Climate Policy as Insurance
Allow me to extend the option-pricing framework to its logical conclusion. Climate policy is, at its core, an insurance premium. Nations pay a cost today to reduce the probability and severity of catastrophic future losses. Trump’s argument, stripped of rhetoric, is that America no longer needs this insurance. The premium is too expensive, the risks are overstated, and the market will sort itself out. For a continental-scale economy with vast geographic diversity, abundant water resources, and enormous adaptive capacity, this is reckless but survivable. For Israel—a nation of 9.6 million people occupying 22,000 square kilometres of semi-arid land, dependent on desalination for 80% of its potable water, bordered by fragile states, and already experiencing accelerating climate impacts—it would be suicidal. The actuarial logic is unambiguous: Israel’s expected losses from climate change—measured in water stress, infrastructure damage, agricultural disruption, and public health costs—are among the highest per capita in the developed world. The insurance premium, measured in renewable energy investment and adaptive infrastructure, is modest by comparison. Trump may cancel America’s policy; Israel must not cancel its own.
What Israel Should Do
The prudent response is not to celebrate Trump’s deregulation as an unqualified windfall, but to treat it as a short-term option premium that buys time without eliminating the underlying risk. Israel should use the breathing room to accelerate its renewable transition—the 30% renewables target by 2030 is already inadequate, with climate-compatible pathways suggesting 68–83% is needed. The government should fast-track solar deployment in the Negev and invest seriously in energy storage technology where Israeli innovators already hold comparative advantage. Simultaneously, Israel should maximise returns from gas assets while they retain peak value, executing the Egypt and Jordan agreements efficiently and pursuing the IMEC energy corridor. On the diplomatic front, Israel should resist aligning its climate posture with America’s retreat: the Abraham Accords increasingly involve clean energy cooperation as diplomatic currency, and Gulf states’ green hydrogen investments create opportunities that would be jeopardised by Israel being perceived as a climate laggard.

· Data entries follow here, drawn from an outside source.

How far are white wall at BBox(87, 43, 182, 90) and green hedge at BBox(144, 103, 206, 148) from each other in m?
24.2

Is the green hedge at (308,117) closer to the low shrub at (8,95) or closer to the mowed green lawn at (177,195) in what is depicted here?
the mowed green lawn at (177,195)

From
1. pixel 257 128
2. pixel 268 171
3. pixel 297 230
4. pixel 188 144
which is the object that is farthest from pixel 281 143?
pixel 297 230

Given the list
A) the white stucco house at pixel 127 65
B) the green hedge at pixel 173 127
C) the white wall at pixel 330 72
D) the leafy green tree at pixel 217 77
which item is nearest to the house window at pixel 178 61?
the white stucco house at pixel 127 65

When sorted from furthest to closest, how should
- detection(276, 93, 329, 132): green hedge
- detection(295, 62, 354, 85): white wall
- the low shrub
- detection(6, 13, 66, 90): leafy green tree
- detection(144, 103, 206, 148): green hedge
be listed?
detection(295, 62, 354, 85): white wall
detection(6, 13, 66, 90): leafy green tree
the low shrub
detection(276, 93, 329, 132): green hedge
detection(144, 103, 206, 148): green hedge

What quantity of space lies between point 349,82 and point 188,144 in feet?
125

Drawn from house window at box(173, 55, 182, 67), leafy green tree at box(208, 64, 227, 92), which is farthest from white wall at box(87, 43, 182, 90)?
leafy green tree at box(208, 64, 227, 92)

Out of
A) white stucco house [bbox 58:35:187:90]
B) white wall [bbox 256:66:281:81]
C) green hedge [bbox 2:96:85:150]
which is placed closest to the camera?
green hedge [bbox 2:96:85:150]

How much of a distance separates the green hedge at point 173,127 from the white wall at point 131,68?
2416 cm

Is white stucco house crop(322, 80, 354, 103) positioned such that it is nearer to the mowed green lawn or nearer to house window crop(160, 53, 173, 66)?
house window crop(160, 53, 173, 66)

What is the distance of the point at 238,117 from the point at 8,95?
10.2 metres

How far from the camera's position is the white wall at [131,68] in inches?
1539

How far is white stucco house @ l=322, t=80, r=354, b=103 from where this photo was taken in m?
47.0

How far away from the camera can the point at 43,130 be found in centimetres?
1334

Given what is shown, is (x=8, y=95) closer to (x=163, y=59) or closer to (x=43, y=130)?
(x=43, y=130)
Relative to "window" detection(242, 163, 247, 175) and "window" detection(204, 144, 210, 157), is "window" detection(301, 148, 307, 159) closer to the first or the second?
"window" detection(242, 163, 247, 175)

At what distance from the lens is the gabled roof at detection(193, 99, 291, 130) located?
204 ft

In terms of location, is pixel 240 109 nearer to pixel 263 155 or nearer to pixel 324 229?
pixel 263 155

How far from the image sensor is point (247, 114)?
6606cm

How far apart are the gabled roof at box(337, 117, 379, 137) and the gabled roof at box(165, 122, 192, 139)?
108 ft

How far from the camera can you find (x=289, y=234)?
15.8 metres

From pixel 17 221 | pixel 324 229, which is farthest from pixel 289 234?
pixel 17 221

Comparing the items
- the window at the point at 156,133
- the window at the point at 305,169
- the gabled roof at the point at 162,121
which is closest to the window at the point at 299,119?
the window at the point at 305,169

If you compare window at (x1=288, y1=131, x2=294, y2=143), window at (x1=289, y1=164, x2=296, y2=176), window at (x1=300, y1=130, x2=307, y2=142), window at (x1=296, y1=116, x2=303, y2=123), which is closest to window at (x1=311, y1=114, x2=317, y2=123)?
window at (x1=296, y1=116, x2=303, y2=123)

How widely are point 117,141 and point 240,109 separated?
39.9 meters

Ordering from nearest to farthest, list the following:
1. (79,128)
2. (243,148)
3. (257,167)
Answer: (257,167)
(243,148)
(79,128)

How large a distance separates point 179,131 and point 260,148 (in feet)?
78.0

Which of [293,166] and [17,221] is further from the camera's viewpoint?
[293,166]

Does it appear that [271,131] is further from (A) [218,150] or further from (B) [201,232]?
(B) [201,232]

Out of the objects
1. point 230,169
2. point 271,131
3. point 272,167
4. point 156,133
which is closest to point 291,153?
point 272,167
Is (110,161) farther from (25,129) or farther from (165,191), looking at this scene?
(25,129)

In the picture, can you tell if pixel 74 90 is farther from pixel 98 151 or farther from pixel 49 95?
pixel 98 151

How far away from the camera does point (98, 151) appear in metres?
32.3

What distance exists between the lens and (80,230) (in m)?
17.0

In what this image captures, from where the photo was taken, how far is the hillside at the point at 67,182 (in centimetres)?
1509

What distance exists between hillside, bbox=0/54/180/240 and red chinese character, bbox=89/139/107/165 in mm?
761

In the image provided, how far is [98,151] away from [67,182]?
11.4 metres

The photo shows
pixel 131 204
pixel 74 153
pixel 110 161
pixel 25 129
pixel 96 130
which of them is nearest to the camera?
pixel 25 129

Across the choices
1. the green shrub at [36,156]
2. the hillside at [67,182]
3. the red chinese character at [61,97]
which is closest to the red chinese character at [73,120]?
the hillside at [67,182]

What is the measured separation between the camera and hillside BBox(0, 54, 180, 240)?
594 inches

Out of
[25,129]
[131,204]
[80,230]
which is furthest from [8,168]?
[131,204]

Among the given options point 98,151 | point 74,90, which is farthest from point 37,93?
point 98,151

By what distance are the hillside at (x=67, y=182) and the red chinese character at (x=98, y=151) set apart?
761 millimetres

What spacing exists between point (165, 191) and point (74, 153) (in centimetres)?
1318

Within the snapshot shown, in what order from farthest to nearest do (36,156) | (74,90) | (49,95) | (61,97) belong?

Trump’s repeal of the endangerment finding is the single most consequential act of environmental deregulation ever undertaken by a major economy. It will be challenged in court for years and may ultimately be reversed. But its immediate effect is to remove the regulatory floor beneath American climate policy. For Israel, navigating an increasingly bifurcated regulatory landscape between a deregulating United States and a European Union tightening its carbon border adjustment mechanisms adds further complexity. The strategic paradox is stark: the short-term beneficiary of sustained fossil fuel demand is also a long-term casualty of accelerating climate change in one of the world’s most vulnerable regions. As any options trader will tell you, the most dangerous position is one where you mistake the premium for the principal. And in the insurance business, the most reckless decision a vulnerable policyholder can make is to cancel their coverage because their neighbour did. Israel must not make either error.